Easter indeed. We were lucky enough (I use that word, 'lucky', somewhat loosely) to be there for the holiday. Enzo, a great, charming, warm and handsome gent (Marco's mother's beau) made us an Easter feast. It was a feast many many many people the world over would thoroughly enjoy. But not me. It included four different parts of a lamb. Frightening parts. Other parts. (You see, it is impossible to be a vegetarian in France or in Europe for that matter, I have resigned myself to the fact that I will just have to relinquish that part of my dreams for the time-being. Xavier claims he had never even met a real-live vegetarian before meeting me. It is that extreme). Vegetarian or not, this was another level of meat eating. Maybe even brains. I tried my best to smile and not to choke or throw up. Easter celebration. But then there was great chocolate and to give Enzo credit, he made spectacular homemade pasta for us (also including parts of the lamb), but that pasta knocked my pink socks off. (I have to wonder if Enzo didn't slaughter the lambs himself).

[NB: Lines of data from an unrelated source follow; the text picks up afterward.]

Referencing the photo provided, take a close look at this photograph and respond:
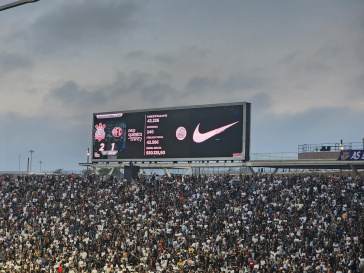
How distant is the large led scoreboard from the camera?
41.8 meters

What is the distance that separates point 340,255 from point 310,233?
307 centimetres

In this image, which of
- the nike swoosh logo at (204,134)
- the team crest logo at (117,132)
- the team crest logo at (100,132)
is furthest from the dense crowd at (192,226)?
the team crest logo at (100,132)

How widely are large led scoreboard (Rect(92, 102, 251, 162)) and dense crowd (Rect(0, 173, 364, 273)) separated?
7.22ft

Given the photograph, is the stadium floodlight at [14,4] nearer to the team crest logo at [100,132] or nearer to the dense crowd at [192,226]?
the dense crowd at [192,226]

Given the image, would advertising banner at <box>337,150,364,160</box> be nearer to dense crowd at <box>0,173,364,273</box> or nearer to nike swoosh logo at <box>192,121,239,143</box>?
dense crowd at <box>0,173,364,273</box>

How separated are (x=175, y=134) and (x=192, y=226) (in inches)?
475

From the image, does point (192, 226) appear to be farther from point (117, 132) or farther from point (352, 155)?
point (117, 132)

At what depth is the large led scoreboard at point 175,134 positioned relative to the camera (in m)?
41.8

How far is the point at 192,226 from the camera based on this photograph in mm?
34250

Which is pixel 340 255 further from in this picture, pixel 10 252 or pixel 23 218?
pixel 23 218

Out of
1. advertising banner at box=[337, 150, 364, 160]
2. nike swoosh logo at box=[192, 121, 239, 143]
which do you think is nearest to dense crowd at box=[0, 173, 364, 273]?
advertising banner at box=[337, 150, 364, 160]

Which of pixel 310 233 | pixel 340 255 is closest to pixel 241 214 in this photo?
pixel 310 233

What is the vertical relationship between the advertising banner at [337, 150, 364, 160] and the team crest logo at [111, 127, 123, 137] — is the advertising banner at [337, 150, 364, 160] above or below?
below

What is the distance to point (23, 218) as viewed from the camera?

And then we had the pleasure of watching some Italian TV. I couldn't believe my eyes. Berlusconi is a thug. Obviously. Everyone knows and accepts that. I didn't realize what a passion he had for women's (to be defined very precisely) legs and other body parts. Channel 5 (Berlusconi TV) seemed to be dedicated purely to displaying the greatest showpieces of Italy in their most seductive getups. Now, to be fair, beauty is wonderful. We all like it to a certain degree. But this was something unknown to me. Like a perpetual Miss America pageant enjoyed by the entire country, not just the country's obtuse truck-drivers or gay men. Nobody thought that it was a problem that these women had nothing to say (and they certainly weren't given the chance). I had to flee upstairs to take deep breaths to avoid berating my lovely hosts. (To read further about Berlusconi's impeccable taste, here is a link to the article, "Models for Parliament!". And if you are interested in another of Berlusconi's most offensive political gaffes, read this).


(This is a very conservative version of Channel 5. Astonishingly, these gals are wearing an inordinate amount of clothing and one of them is even holding a microphone, which indicates the rare possibility of a speech-act).

April 19, 2009

The Heel of the Boot

Adventures at the tip end of Italy:

















Taormina, Sicilia



And then it was Sicily.





































We were most amused by:



What Xavier thought looked like James Bond buttons at our 1970's plush hotel.



And baby Jesus being carted around by his Ringo Starr-esque parentals.